→ WHAT YOU ARE ASKED TO DO:
Copy out each line below exactly as it appears.

→ EXTRACTED ENTRIES:
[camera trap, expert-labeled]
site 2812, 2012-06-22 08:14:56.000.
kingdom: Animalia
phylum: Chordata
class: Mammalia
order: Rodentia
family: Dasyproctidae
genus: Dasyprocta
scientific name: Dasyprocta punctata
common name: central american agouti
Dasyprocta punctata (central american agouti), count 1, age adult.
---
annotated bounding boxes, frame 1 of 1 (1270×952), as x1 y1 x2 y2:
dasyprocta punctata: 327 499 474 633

→ ANSWER TO THE PROBLEM:
[camera trap, expert-labeled]
site 2812, 2012-06-22 08:14:56.000.
kingdom: Animalia
phylum: Chordata
class: Mammalia
order: Rodentia
family: Dasyproctidae
genus: Dasyprocta
scientific name: Dasyprocta punctata
common name: central american agouti
Dasyprocta punctata (central american agouti), count 1, age adult.
---
annotated bounding boxes, frame 1 of 1 (1270×952), as x1 y1 x2 y2:
dasyprocta punctata: 327 499 474 633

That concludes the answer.